TO DO
Rewrite every row below with "camera" changed to "observer" and everything else unchanged, omitting the pictures.

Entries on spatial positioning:
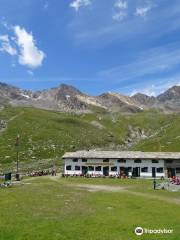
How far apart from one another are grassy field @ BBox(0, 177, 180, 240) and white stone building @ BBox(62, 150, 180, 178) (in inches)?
1734

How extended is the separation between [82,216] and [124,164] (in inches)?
2522

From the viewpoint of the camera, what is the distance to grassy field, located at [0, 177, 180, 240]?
1266 inches

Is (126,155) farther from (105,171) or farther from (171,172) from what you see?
(171,172)

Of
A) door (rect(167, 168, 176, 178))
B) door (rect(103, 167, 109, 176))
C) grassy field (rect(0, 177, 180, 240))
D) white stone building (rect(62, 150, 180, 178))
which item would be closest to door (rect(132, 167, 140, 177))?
white stone building (rect(62, 150, 180, 178))

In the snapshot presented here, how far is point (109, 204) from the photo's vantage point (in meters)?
47.6

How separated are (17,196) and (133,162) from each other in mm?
53411

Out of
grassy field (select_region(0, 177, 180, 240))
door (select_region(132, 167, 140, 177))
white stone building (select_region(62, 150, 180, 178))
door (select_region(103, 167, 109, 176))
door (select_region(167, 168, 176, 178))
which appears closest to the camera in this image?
grassy field (select_region(0, 177, 180, 240))

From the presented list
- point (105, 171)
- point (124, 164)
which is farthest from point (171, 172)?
point (105, 171)

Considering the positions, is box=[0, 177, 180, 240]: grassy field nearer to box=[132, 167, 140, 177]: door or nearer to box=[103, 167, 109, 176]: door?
box=[132, 167, 140, 177]: door

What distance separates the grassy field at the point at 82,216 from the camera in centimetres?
3216

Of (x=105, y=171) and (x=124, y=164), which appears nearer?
(x=124, y=164)

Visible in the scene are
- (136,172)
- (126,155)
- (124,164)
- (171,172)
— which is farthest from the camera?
(126,155)

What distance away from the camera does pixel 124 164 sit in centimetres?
A: 10256

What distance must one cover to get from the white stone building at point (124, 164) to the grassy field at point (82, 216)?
44.0 metres
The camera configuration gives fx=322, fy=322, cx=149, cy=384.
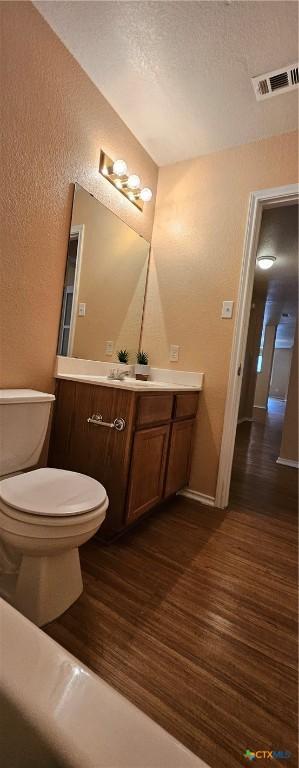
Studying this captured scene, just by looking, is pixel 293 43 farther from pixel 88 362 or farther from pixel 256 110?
pixel 88 362

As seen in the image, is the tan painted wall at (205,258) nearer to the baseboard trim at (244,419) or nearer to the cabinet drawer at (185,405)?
the cabinet drawer at (185,405)

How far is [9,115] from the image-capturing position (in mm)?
1326

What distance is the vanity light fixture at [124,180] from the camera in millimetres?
1885

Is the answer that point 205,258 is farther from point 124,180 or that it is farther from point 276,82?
point 276,82

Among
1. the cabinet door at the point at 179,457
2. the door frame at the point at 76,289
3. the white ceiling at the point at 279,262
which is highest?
the white ceiling at the point at 279,262

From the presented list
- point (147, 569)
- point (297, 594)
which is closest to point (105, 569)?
point (147, 569)

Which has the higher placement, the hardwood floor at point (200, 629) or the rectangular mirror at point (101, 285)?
the rectangular mirror at point (101, 285)

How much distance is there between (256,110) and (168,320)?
127cm

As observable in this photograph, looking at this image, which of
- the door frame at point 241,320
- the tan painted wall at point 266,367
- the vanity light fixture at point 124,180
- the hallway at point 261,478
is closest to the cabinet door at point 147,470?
the door frame at point 241,320

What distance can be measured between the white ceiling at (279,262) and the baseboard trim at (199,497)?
2295 millimetres

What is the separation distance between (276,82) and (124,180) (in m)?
0.92

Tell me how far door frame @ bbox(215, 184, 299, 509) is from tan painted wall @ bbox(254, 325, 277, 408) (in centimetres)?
655

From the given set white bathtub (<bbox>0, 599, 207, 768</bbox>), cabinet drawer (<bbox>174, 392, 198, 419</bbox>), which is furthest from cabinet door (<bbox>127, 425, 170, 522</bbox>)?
white bathtub (<bbox>0, 599, 207, 768</bbox>)

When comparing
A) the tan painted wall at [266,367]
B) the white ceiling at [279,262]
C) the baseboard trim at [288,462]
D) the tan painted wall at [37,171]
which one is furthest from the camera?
the tan painted wall at [266,367]
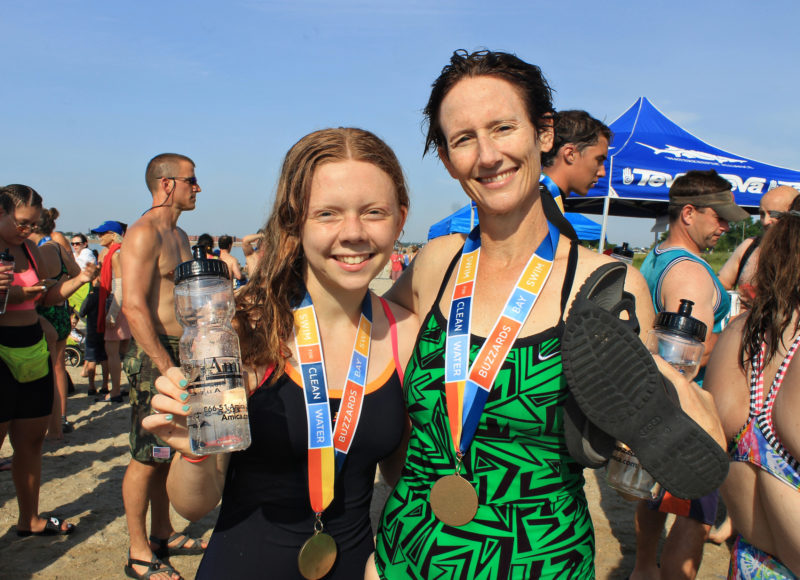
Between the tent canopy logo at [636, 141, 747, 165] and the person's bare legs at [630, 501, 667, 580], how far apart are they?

RESULT OF THE TASK
How far apart from one another are grassy field @ BBox(0, 177, 180, 240) and white stone building @ BBox(62, 150, 180, 178) (in inches)?
1734

How extended is the separation between [82,216] and [124,164] (in inches)?
2522

From the viewpoint of the observer, what is the distance to grassy field, located at [0, 177, 180, 240]?
1266 inches

Is (126,155) farther from (105,171) or farther from (171,172) from what you see?
(171,172)

Of
A) door (rect(167, 168, 176, 178))
B) door (rect(103, 167, 109, 176))
C) grassy field (rect(0, 177, 180, 240))
D) white stone building (rect(62, 150, 180, 178))
which item would be closest to door (rect(132, 167, 140, 177))?
white stone building (rect(62, 150, 180, 178))

In the snapshot presented here, how far is point (109, 204) from the photo's vantage point (in meters)?
47.6

How separated are (17,196) and (133,162) from each other in mm?
53411

Out of
grassy field (select_region(0, 177, 180, 240))
door (select_region(132, 167, 140, 177))
white stone building (select_region(62, 150, 180, 178))
door (select_region(103, 167, 109, 176))
door (select_region(167, 168, 176, 178))
which appears closest to the observer in this image?
grassy field (select_region(0, 177, 180, 240))

From the presented list
- point (105, 171)
- point (124, 164)
which is farthest from point (171, 172)?
point (105, 171)

Considering the positions, is box=[0, 177, 180, 240]: grassy field nearer to box=[132, 167, 140, 177]: door or nearer to box=[103, 167, 109, 176]: door?
box=[132, 167, 140, 177]: door

What distance separates the grassy field at the point at 82,216 from the observer in centimetres?
3216

Of (x=105, y=171) and (x=124, y=164), which appears nearer?
(x=124, y=164)

Visible in the scene are
- (136,172)
- (126,155)
- (124,164)
- (171,172)
— which is farthest from the observer?
(126,155)

What distance away from the observer does pixel 124 164 sit in centimetres?
A: 10256

What distance must one cover to get from the white stone building at point (124, 164) to the grassy field at point (82, 216)?
44.0 metres
The observer configuration gives fx=322, fy=322, cx=149, cy=384.
Studying this captured scene, just by looking, is pixel 293 43 farther from pixel 88 362 or farther from pixel 256 110?
pixel 88 362

As seen in the image, is the tan painted wall at (205,258) nearer to the baseboard trim at (244,419) or nearer to the cabinet drawer at (185,405)?
the cabinet drawer at (185,405)

How far is [9,115] from the image-capturing position (in mm)?
1326

What distance is the vanity light fixture at [124,180] from the observer in millimetres?
1885

Is the answer that point 205,258 is farther from point 124,180 or that it is farther from point 276,82?
point 276,82

Among
1. the cabinet door at the point at 179,457
2. the door frame at the point at 76,289
3. the white ceiling at the point at 279,262
which is highest?
the white ceiling at the point at 279,262

From the presented list
- point (147, 569)
- point (297, 594)
which is closest to point (105, 569)?
point (147, 569)

Which has the higher placement, the hardwood floor at point (200, 629) or the rectangular mirror at point (101, 285)?
the rectangular mirror at point (101, 285)

How much distance is there between (256,110) and (168,320)?
127cm

As observable in this photograph, looking at this image, which of
- the door frame at point 241,320
- the tan painted wall at point 266,367
- the vanity light fixture at point 124,180
- the hallway at point 261,478
is closest to the cabinet door at point 147,470?
the door frame at point 241,320

What distance can be measured between the white ceiling at (279,262) and the baseboard trim at (199,497)?
2295 millimetres

What is the separation distance between (276,82) and (124,180) (in m)?
0.92

Tell me how far door frame @ bbox(215, 184, 299, 509) is from tan painted wall @ bbox(254, 325, 277, 408) (in centimetres)?
655

From the given set white bathtub (<bbox>0, 599, 207, 768</bbox>), cabinet drawer (<bbox>174, 392, 198, 419</bbox>), which is furthest from cabinet door (<bbox>127, 425, 170, 522</bbox>)?
white bathtub (<bbox>0, 599, 207, 768</bbox>)

When comparing
A) the tan painted wall at [266,367]
B) the white ceiling at [279,262]
C) the baseboard trim at [288,462]
D) the tan painted wall at [37,171]
which one is furthest from the observer?
the tan painted wall at [266,367]
Between the tent canopy logo at [636, 141, 747, 165] and the person's bare legs at [630, 501, 667, 580], how far apart are they?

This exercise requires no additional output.